Ba, Kiro and Hinton 2016 introduced Layer Normalization. Let \(\mathbf{a} \in \mathbb{R}^D\) be a \(D\)-dimensional vector of activations. Layer normalization first computes the mean and standard deviation across the \(D\) dimensions:
\[\mathbf{\mu} = \frac{1}{D} \sum_{d=1}^D \mathbf{a}_d\] \[\sigma = \sqrt{\frac{1}{D} \sum_{d=1}^D (\mathbf{a}_d - \mu)^2 + \epsilon}\]where \(\epsilon > 0\) is a small constant to avoid division by zero. Then, Layer normalization normalizes the activations:
\[\frac{ \mathbf{a} - \mathbf{\mu}}{\sigma}\]One can optionally introduce learnable parameters \(\mathbf{\gamma}, \mathbf{\beta} \in \mathbb{R}^D\) to scale and shift the normalized activations:
\[\mathbf{\gamma} \odot \frac{ \mathbf{a} - \mathbf{\mu}}{\sigma} + \mathbf{\beta}\]where \(\odot\) denotes elementwise multiplication.

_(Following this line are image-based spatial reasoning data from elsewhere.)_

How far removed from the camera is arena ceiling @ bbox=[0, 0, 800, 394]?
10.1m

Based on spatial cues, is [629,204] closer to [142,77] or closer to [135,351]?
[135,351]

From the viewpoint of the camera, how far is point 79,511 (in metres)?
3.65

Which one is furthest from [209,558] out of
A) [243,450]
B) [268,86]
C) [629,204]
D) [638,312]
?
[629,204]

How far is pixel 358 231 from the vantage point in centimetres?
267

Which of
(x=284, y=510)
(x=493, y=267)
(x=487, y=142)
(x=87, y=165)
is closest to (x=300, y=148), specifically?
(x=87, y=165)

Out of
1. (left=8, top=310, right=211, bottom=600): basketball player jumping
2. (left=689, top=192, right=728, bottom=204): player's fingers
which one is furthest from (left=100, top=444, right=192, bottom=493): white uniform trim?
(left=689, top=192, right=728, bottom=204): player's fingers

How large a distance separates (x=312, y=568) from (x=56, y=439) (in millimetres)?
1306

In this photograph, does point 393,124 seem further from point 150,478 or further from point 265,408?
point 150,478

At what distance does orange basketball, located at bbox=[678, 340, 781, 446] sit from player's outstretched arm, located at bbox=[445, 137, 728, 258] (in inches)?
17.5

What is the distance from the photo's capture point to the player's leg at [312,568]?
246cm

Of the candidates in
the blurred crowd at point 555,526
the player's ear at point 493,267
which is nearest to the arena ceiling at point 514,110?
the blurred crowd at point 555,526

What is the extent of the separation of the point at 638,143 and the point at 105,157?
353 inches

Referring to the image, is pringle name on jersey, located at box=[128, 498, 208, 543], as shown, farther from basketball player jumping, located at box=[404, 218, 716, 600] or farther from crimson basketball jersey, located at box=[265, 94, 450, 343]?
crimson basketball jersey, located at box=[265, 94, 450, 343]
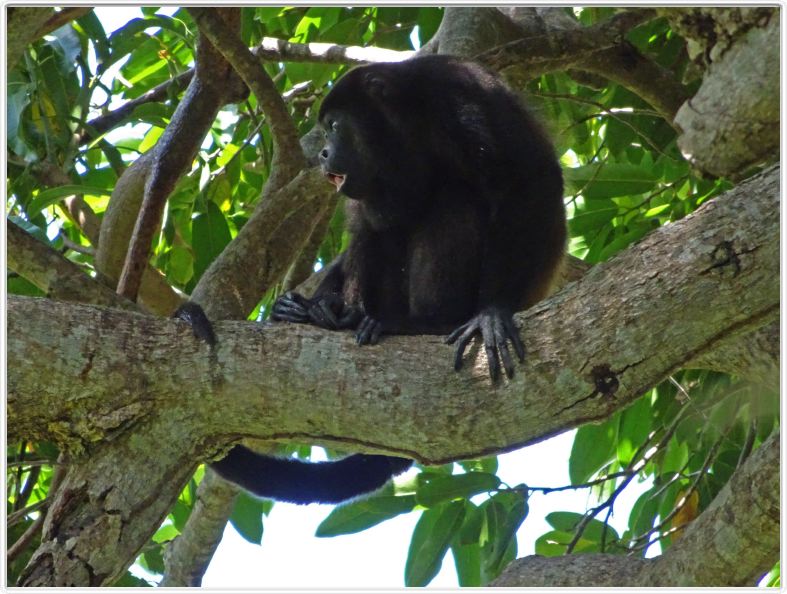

Zhang and Sennrich NeurIPS 2019 introduced Root Mean Square (RMS) layer normalization. Rather than centering, RMS Layer Norm normalizes the activations by their root mean square. Let \(\mathbf{a} \in \mathbb{R}^D\) be a vector of activations. RMS Layer Norm first calculates the root mean square:
\[RMS(\mathbf{a}) = \sqrt{\frac{1}{D} \sum_d \mathbf{a}_d^2}\]RMS Layer Norm then normalizes the activations:
\[\frac{\mathbf{a}}{RMS(\mathbf{a})}\]One can optionally introduce learnable parameters \(\mathbf{\gamma} \in \mathbb{R}^D\) to scale the normalized activations:
\[\mathbf{\gamma} \odot \frac{\mathbf{a}}{RMS(\mathbf{a})}\]This forces the vectors to lie on a \(\sqrt{D}\)-scaled hypersphere.